Un hombre colombiano de 26 años murió tras recibir disparos durante un operativo federal de control migratorio en Maine este lunes, menos de una semana después de que un inmigrante mexicano falleciera luego de que un agente del ICE abriera fuego contra su camioneta durante una operación similar en Texas.

Estos tiroteos mortales protagonizados por agentes federales, ocurridos con pocos días de diferencia, recuerdan las muertes de Renee Good y Alex Pretti, quienes fallecieron en el marco de la agresiva campaña de control migratorio impulsada por la administración Trump en la región de las Twin Cities (Minneapolis-Saint Paul), en Minnesota, a principios de este año.

Esto es lo que debe saber:

“Era una buena persona”: el hombre de 26 años fallecido el lunes fue identificado como Joan Sebastian Guerrero por un vecino, quien declaró a CNN que Guerrero “trabajaba duro para mantener a su esposa y a su hija de 3 años”. El vecino relató que salió al escuchar disparos y vio a Guerrero tendido en el suelo junto a su automóvil, con su hija cerca y su esposa “gritando y llorando a su lado”.

El DHS tardó horas en pronunciarse: el Departamento de Seguridad Nacional (DHS) rompió su silencio de casi 12 horas sobre el tiroteo el lunes por la noche, informando que agentes de ICE realizaban una “vigilancia dirigida” contra un “inmigrante indocumentado” que intentó huir. El comunicado, notablemente vago, señalaba que un agente de ICE disparó su arma “temiendo por la seguridad pública”, pero no ofreció detalles adicionales.

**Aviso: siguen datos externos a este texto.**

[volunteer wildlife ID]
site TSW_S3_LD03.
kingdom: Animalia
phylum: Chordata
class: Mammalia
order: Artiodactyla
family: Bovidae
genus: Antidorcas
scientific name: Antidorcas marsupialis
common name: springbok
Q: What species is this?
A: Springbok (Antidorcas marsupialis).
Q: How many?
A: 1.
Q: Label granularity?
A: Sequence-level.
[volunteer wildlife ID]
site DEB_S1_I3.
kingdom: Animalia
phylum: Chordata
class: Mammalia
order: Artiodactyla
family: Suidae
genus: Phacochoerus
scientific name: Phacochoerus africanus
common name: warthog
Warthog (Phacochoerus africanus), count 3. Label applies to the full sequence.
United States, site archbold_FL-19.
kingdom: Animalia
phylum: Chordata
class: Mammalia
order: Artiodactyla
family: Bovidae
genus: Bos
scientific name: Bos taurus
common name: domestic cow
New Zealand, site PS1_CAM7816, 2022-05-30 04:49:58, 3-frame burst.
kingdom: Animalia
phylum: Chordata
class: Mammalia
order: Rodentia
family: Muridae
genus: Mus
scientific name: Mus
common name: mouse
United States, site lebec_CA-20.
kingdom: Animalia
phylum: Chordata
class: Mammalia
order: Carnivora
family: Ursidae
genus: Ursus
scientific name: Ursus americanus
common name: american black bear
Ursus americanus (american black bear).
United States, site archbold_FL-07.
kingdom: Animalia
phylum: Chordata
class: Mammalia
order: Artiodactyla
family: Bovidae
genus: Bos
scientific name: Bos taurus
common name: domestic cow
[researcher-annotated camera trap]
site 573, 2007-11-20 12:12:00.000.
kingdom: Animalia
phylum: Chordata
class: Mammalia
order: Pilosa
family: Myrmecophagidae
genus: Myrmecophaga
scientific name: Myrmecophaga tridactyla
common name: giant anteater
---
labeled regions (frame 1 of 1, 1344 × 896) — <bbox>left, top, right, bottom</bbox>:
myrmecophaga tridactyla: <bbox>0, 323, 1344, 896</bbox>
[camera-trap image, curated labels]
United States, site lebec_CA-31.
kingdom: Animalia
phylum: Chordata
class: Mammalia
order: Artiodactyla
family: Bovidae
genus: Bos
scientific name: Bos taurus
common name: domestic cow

No era el objetivo: ICE buscaba a “un inmigrante indocumentado con una orden de expulsión definitiva”, según el DHS; sin embargo, el hombre fallecido “NO era el objetivo de la orden”, afirmó la oficina del senador de Maine Angus King tras conversar con el secretario del DHS, Markwayne Mullin. La Coalición por los Derechos de los Inmigrantes de Maine (Maine Immigrants’ Rights Coalition) indicó que el joven fallecido tenía autorización para trabajar en EE.UU. y contaba con número de seguridad social.

Las autoridades federales retienen pruebas en Houston: el tiroteo mortal de la semana pasada contra Lorenzo Salgado Araujo, ocurrido durante una parada de tráfico de ICE, está bajo investigación; no obstante, las autoridades locales que han iniciado sus propias pesquisas denuncian que el Gobierno federal no está compartiendo las pruebas. El fiscal del distrito del condado de Harris, Sean Teare, declaró el lunes a CNN que su oficina ha emitido cerca de 20 citaciones judiciales en un intento por cambiar esta situación.

Similitudes inquietantes: el igual que Guerrero, Salgado Araujo tampoco era el objetivo de la operación de ICE que resultó en su muerte. Ninguno de los agentes federales involucrados en los tiroteos mortales de la semana pasada llevaba cámaras corporales. Salgado Araujo también deja tras de sí a una familia en duelo, y las muertes de ambos hombres han desencadenado protestas y renovadas críticas ante las tácticas agresivas de la administración Trump en la ofensiva contra la inmigración.